### PROBLEM TO WORK ON
Recast every line of the listing below as a numbered list, dropping the blank lines and leaving out the pictures.
************
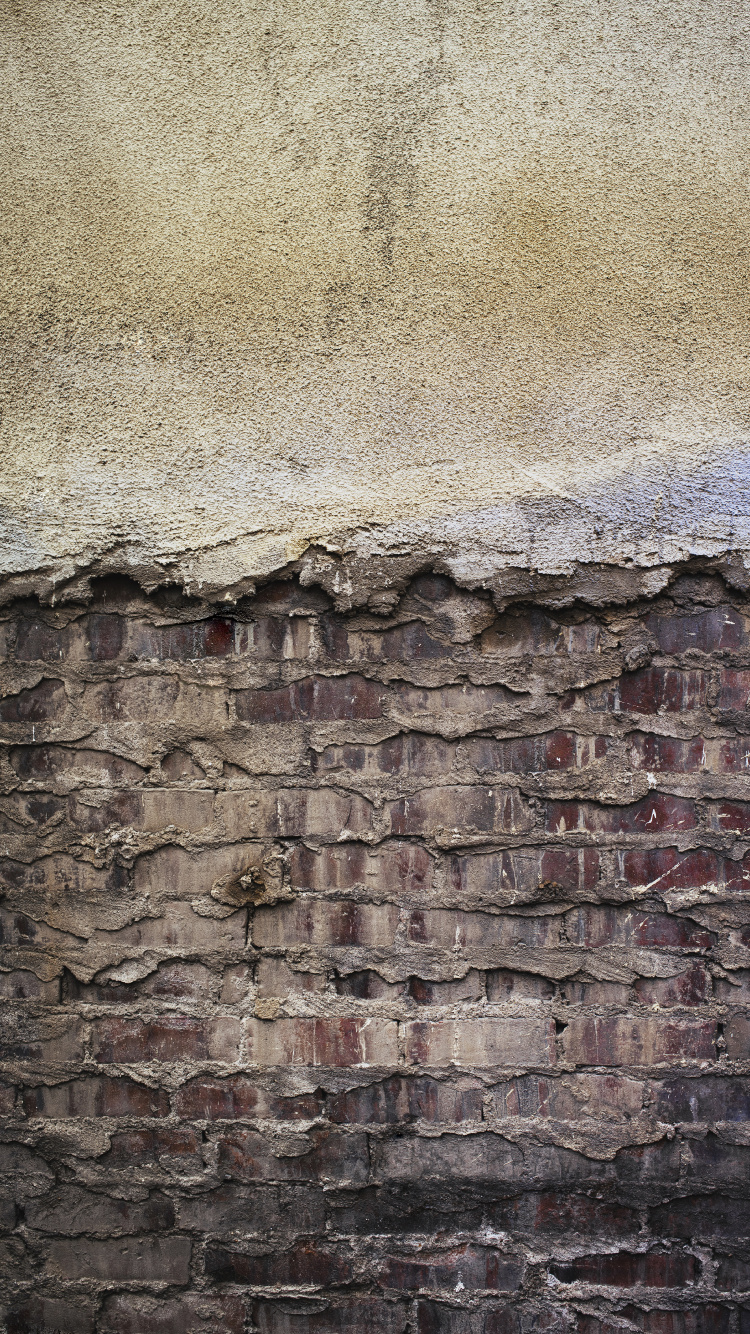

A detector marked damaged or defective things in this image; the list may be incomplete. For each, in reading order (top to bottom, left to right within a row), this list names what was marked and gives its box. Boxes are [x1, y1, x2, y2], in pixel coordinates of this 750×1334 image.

damaged brickwork [1, 565, 747, 1334]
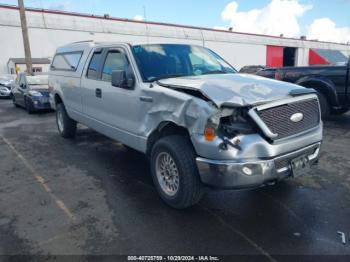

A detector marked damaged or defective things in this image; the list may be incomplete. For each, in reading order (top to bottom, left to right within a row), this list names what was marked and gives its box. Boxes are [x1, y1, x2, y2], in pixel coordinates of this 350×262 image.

crumpled hood [157, 73, 314, 107]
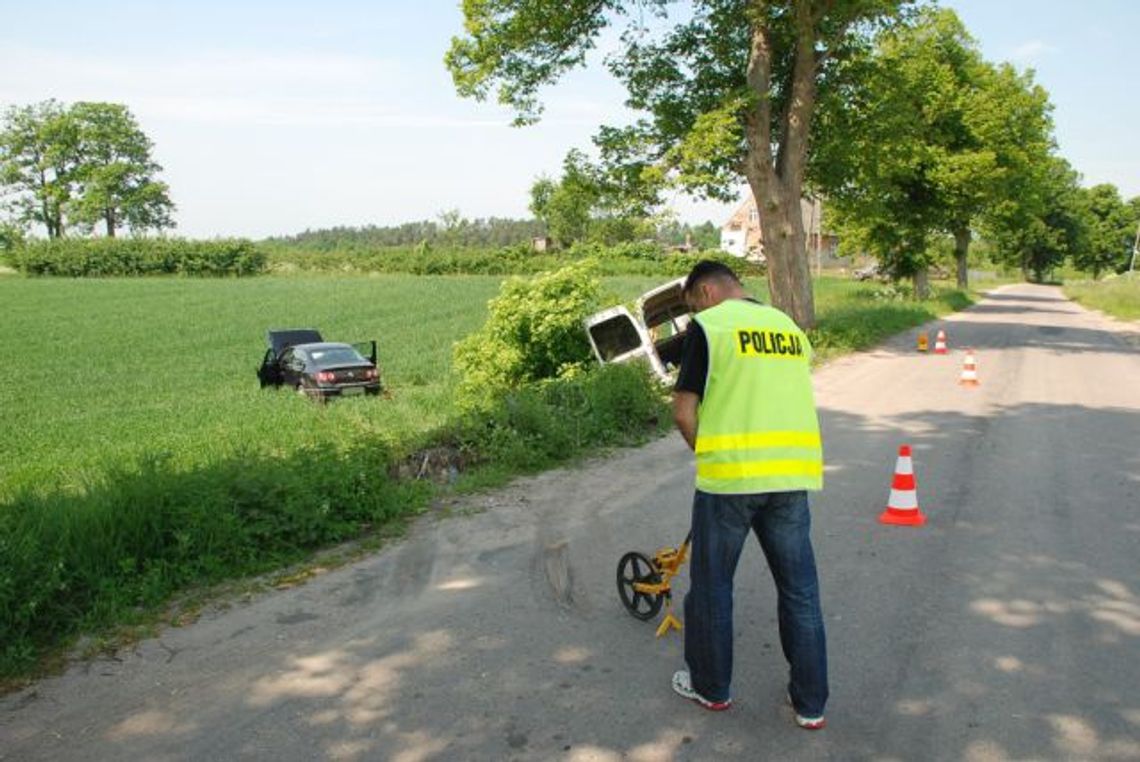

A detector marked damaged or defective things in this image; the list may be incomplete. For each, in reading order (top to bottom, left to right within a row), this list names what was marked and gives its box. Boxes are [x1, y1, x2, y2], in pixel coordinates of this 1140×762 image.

dark crashed car [258, 328, 383, 399]
overturned white vehicle [588, 277, 693, 381]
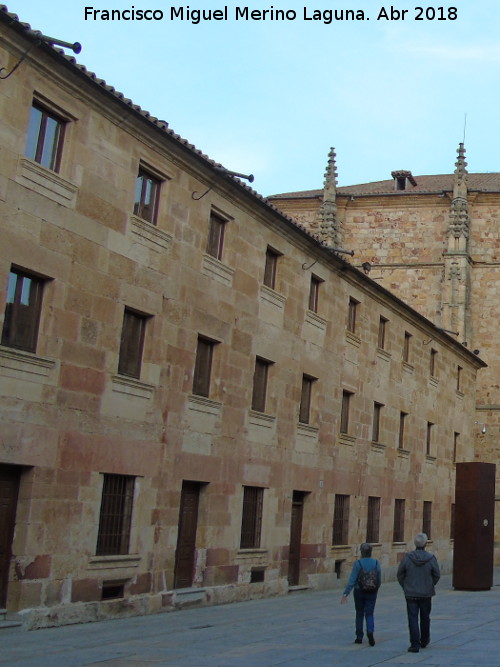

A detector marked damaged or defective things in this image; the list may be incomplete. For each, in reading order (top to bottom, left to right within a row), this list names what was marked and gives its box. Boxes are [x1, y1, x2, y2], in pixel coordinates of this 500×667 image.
************
### IN RESPONSE
1. A detector marked damaged or defective things in this image; the list may be incomplete. For each, in reading order (top to bottom, left to right within a row), this list names what was marked and gives its box. Boxes are [x1, y1, x2, y2], in pixel coordinates of this 750×1334 image.
2. damaged brickwork [1, 565, 747, 1334]
3. A detector marked damaged or defective things in this image; the list may be incomplete. For each, in reading order (top to bottom, left to right within a row), this list names what was marked and gives its box. Boxes are [x1, y1, x2, y2], in pixel coordinates of this 350×262 image.
4. crumpled hood [157, 73, 314, 107]
5. A detector marked damaged or defective things in this image; the list may be incomplete. For each, in reading order (top to bottom, left to right within a row), this list names what was marked and gives its box. Boxes are [x1, y1, x2, y2], in pixel coordinates of this 1140×762 image.
6. dark crashed car [258, 328, 383, 399]
7. overturned white vehicle [588, 277, 693, 381]
8. A detector marked damaged or defective things in this image; the list may be incomplete. For each, in reading order (top to bottom, left to right within a row), this list names what was marked and gives its box. Boxes are [x1, y1, x2, y2], in pixel coordinates of this 500×667 image.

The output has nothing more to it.